Integrating Enrichment, Reduction, and Oxidation Sites in One System for Artificial Photosynthetic Diluted CO2 Reduction

Abstract Artificial photosynthetic diluted CO 2 reduction directly driven by natural sunlight is a challenging, but promising way to realize carbon‐resources recycling utilization. Herein, a three‐in‐one photocatalytic system of CO 2 enrichment, CO 2 reduction and H 2 O oxidation sites is designed for diluted CO 2 reduction.

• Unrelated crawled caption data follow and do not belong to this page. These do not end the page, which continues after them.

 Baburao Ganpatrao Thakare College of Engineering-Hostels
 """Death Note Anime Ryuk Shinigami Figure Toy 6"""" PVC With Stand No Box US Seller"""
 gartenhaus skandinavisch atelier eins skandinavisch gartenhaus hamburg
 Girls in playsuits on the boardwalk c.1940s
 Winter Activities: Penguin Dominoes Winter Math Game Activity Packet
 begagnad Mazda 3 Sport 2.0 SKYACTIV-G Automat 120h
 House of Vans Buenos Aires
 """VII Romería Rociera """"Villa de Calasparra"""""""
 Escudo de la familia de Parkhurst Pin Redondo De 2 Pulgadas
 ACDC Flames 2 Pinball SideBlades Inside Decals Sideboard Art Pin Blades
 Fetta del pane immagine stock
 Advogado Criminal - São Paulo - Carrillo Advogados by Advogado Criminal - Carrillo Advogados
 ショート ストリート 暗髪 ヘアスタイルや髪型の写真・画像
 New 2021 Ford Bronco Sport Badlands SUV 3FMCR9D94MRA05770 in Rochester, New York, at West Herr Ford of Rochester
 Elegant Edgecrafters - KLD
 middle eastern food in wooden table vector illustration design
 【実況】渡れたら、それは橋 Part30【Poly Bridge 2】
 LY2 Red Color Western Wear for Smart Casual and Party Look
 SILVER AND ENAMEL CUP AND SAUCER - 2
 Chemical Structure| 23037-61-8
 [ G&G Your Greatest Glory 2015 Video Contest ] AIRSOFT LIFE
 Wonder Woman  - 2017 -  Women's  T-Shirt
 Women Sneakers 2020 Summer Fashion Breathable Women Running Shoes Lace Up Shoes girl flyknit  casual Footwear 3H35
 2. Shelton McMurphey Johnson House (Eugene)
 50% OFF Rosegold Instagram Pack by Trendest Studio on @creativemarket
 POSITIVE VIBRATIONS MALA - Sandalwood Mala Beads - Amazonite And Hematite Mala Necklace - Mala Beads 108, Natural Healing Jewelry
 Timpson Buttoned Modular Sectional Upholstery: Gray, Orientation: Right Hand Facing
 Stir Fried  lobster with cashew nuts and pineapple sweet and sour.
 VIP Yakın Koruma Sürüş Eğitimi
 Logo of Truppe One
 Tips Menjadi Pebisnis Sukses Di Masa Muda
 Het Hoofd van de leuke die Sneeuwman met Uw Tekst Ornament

A Zn‐Salen‐based covalent organic framework (Zn‐S‐COF) with oxidation and reductive sites is synthesized; then, ionic liquids (ILs) are loaded into the pores. As a result, [Emim]BF 4 @Zn‐S‐COF shows a visible‐light‐driven CO 2 ‐to‐CO conversion rate of 105.88 µmol g −1 h −1 under diluted CO 2 (15%) atmosphere, even superior than most photocatalysts in high concentrations CO 2 . Moreover, natural sunlight driven diluted CO 2 reduction rate also reaches 126.51 µmol g −1 in 5 h. Further experiments and theoretical calculations reveal that the triazine ring in the Zn‐S‐COF promotes the activity of H 2 O oxidation and CO 2 reduction sites, and the loaded ILs provide an enriched CO 2 atmosphere, realizing the efficient photocatalytic activity in diluted CO 2 reduction.